What you will do
A word-for-word copy of the listing is needed. Retype it in full.

--- START ---

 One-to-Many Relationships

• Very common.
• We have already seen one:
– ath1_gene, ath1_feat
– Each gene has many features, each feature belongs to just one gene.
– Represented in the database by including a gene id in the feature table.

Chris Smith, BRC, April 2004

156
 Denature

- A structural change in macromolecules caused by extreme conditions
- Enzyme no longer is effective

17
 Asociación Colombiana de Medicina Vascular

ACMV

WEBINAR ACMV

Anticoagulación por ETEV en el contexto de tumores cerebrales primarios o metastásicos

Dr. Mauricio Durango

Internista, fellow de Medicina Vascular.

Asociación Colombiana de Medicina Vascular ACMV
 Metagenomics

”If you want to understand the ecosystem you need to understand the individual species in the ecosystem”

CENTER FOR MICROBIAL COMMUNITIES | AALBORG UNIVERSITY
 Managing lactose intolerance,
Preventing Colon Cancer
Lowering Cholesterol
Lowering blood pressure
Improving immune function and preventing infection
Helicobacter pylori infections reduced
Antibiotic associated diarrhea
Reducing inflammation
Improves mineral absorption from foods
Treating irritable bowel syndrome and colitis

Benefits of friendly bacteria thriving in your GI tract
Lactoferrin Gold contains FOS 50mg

--- END ---

Written response
 One-to-Many Relationships

• Very common.
• We have already seen one:
– ath1_gene, ath1_feat
– Each gene has many features, each feature belongs to just one gene.
– Represented in the database by including a gene id in the feature table.

Chris Smith, BRC, April 2004

156
 Denature

- A structural change in macromolecules caused by extreme conditions
- Enzyme no longer is effective

17
 Asociación Colombiana de Medicina Vascular

ACMV

WEBINAR ACMV

Anticoagulación por ETEV en el contexto de tumores cerebrales primarios o metastásicos

Dr. Mauricio Durango

Internista, fellow de Medicina Vascular.

Asociación Colombiana de Medicina Vascular ACMV
 Metagenomics

”If you want to understand the ecosystem you need to understand the individual species in the ecosystem”

CENTER FOR MICROBIAL COMMUNITIES | AALBORG UNIVERSITY
 Managing lactose intolerance,
Preventing Colon Cancer
Lowering Cholesterol
Lowering blood pressure
Improving immune function and preventing infection
Helicobacter pylori infections reduced
Antibiotic associated diarrhea
Reducing inflammation
Improves mineral absorption from foods
Treating irritable bowel syndrome and colitis

Benefits of friendly bacteria thriving in your GI tract
Lactoferrin Gold contains FOS 50mg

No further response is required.